-- PASSAGE follows --

- Huynh invested $11.9M of investor funds into TerraUSD, losing nearly $8M when it collapsed.
- The SEC settlement requires Huynh to pay $10.5M and bans him from serving as a public company executive.
- MyConstant misled over 4,000 investors, falsely claiming crypto-backed loan protections while misusing funds.
The U.S. Securities and Exchange Commission has finalized a $10.5 million settlement with Duy Huynh, founder of the now-defunct crypto lending platform MyConstant, for misusing investor funds and making false claims about the safety and structure of the company’s lending products. The settlement requires Huynh to pay the full amount in penalties and restitution. He agreed to the settlement without admitting or denying the SEC’s findings.
MyConstant, operated under Const LLC and founded in 2018, promised high-yield returns through peer-to-peer crypto-backed loans. The platform claimed its products were low-risk and secured by digital asset collateral, offering interest rates between 6% and 10%. Between 2020 and 2022, it raised over $20 million from more than 4,000 investors, primarily in the United States.

-- PASSAGE concluded --

**TASK TO CARRY OUT**
Revise a portion of the article on the MyConstant settlement: reproduce everything from "- The SEC settlement" down to "while misusing funds.", replacing "investors" with "clients". The listing after this point comes from a different source than the article.

-- INFORMATION PROVIDED follows --

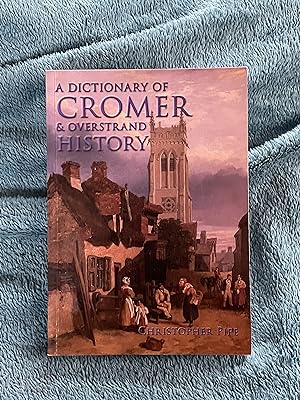 A Dictionary of Cromer and Overstrand History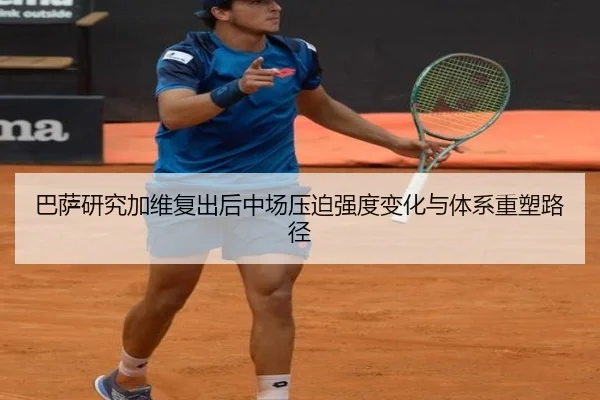 巴萨研究加维复出后中场压迫强度变化与体系重塑路径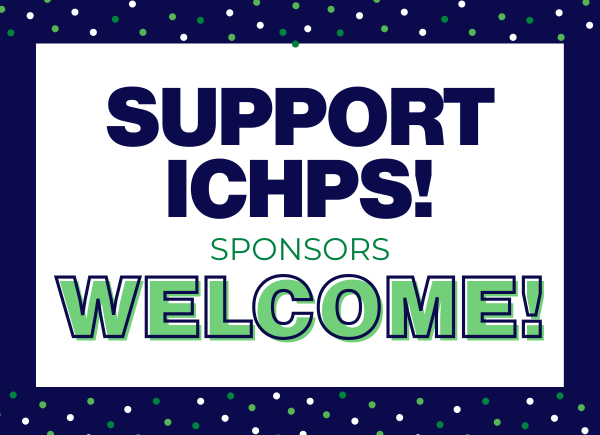 Support ICHPS! Sponsors Welcome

-- INFORMATION PROVIDED concluded --

**WRITTEN ANSWER**
- The SEC settlement requires Huynh to pay $10.5M and bans him from serving as a public company executive.
- MyConstant misled over 4,000 clients, falsely claiming crypto-backed loan protections while misusing funds.